Take-Two CEO Strauss Zelnick has also signaled how Rockstar thinks about platforms. Speaking with Bloomberg, according to VGC, he said Rockstar starts on console to serve the “core consumer” and added that “historically Rockstar’s gone to console first,” while saying there was no Sony exclusivity deal behind GTA VI’s console-first release. VGC
That gives the rumor some commercial logic. GTA V received newer console versions across generations, and the original Red Dead Redemption now has current-generation console releases. Red Dead Redemption 2, despite its sales scale, is still running on PS5 and Xbox Series systems through older-console versions rather than a dedicated native release.
But a job ad is not a product slate. Rockstar could be staffing legacy code work, tools, support for another older title, or projects unrelated to Red Dead Redemption 2. A paid upgrade could also irritate players if the changes are limited, while a free patch would carry less revenue upside.

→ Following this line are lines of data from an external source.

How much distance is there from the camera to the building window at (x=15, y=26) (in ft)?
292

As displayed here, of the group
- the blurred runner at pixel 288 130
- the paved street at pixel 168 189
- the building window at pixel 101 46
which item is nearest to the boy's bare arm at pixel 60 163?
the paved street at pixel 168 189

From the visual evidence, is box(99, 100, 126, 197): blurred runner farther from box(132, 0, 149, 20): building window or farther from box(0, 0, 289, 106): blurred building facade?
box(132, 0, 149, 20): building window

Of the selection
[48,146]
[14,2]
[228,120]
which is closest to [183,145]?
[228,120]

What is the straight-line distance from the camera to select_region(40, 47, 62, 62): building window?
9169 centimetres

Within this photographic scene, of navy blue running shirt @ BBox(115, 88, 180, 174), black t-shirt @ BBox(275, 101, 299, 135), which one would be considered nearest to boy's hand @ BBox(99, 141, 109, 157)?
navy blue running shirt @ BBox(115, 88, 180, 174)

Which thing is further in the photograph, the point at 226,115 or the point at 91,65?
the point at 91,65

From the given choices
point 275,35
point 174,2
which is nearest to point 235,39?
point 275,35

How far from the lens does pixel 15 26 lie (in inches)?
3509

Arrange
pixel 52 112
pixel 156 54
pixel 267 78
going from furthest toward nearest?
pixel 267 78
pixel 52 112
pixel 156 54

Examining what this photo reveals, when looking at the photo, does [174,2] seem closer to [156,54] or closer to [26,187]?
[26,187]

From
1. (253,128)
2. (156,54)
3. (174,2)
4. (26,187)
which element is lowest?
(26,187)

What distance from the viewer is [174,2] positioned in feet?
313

Take-Two’s near-term priority is clearly GTA VI. Zelnick said in February that the game’s November 19 launch would help drive “record levels of Net Bookings in Fiscal 2027”; net bookings is Take-Two’s measure of products and services sold digitally or shipped physically, plus licensing, merchandise and related items. Take-Two Interactive
Joost van Dreunen, a games professor at NYU’s Stern School of Business, told Reuters that Rockstar titles hold up because the studio spends years on proprietary engine software and close detail work. That durability helps explain why a seven-year-old Red Dead Redemption 2 upgrade still draws attention, but it does not make an announcement imminent.
For now, the Red Dead Redemption 2 PS5 upgrade story sits where it has for years: commercially plausible, loudly demanded and still unconfirmed. The next hard date is May 21, when Take-Two talks to investors and Rockstar’s silence will either break or grow louder.